Before long, Schwarzenegger’s spin doctor announced the last call for questions, and I weighed my options: Skulking in alleyways had not worked. The straight-arm salute felt creepy and also had proved ineffective. My only choice, I decided, was to be as submissive and pathetic as possible.
When Schwarzenegger made eye contact with me, I affected a look more desperate than a man trying to hail a cab in a hurricane, more sickeningly sincere than those Margaret Keane paintings of big-eyed kids on black velvet.
He broke eye contact, continuing to speak about the special interests to which lesser candidates are beholden. And then he looked back. I raised an index finger, silently mouthing a prayer: One question, just one.
OK, this really was the last question, the spin-guy insisted, as I offered up my most hopeful expression, the kind a dog makes after it has chewed up the rug.
It worked. Arnold pointed to me. The sea of reporters parted, and I rose to my feet and spoke the question: “Do you consider Ken Lay a special interest, and why won’t you talk about when you met with him during our California energy crisis?”

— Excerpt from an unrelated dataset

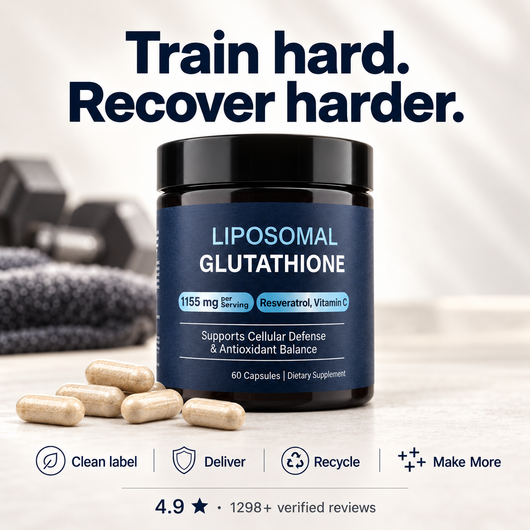 Liposomal Glutathione – Superior Absorption with Resveratrol, Vitamin C, Selenium & Vitamin B2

And this is how he answered: “Well, first of all, I just found out very recently --How many days ago? Two days ago? Three days ago?--I had someone look at the record who was there,” he continued, insisting he was just one of 30 people at Lay’s meeting. “And at that time, he was not a star. He was unknown, not the way he is known now. So, I did not remember ever meeting him. So, then we looked at the record, and then we found out two days ago, yes, he was in that room, but I don’t even remember meeting him.”

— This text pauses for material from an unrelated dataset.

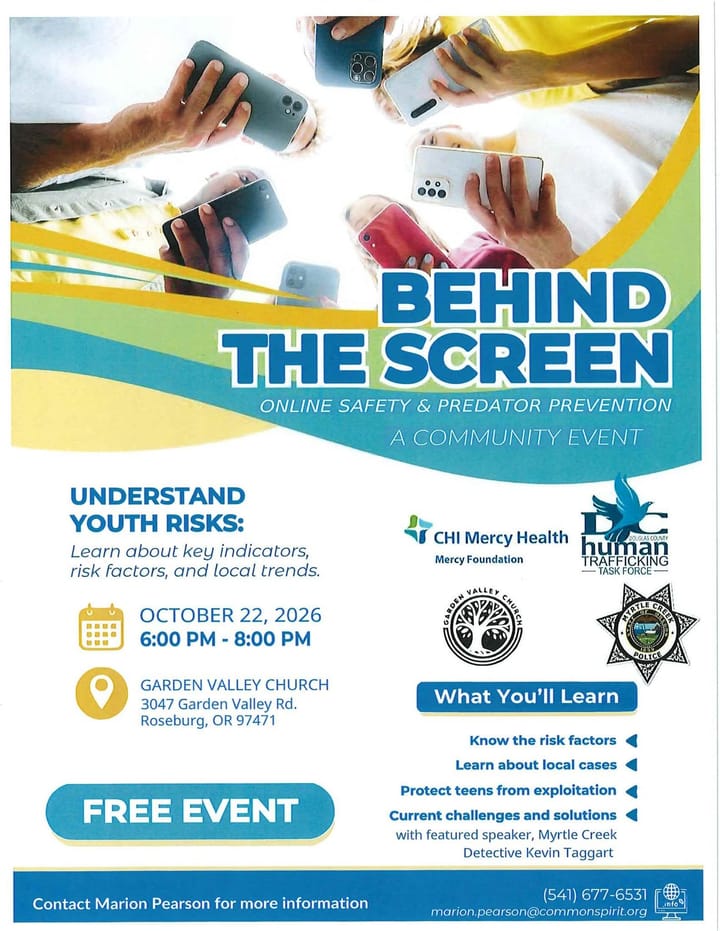 Free Community Event in Roseburg to Address Online Safety and Youth Exploitation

Another reporter followed up with a question about deregulation. As it turns out, Arnold is for it. And then it was time to go. As he left the room, reporters called out questions about Karl Rove and Cheney. Arnold ignored them, exiting to applause from the more star-struck “reporters” left behind.
This weekend--while I pondered the idea that Lay’s public disgrace was actually a rise to stardom--the Schwarzenegger campaign reportedly put journalists in isolation. The media was placed in a press-only section behind a stage from which he would no longer take questions. Now more than ever, with only days left before the vote, Arnold’s handlers need to make sure that no one screws things up. Not even Arnold.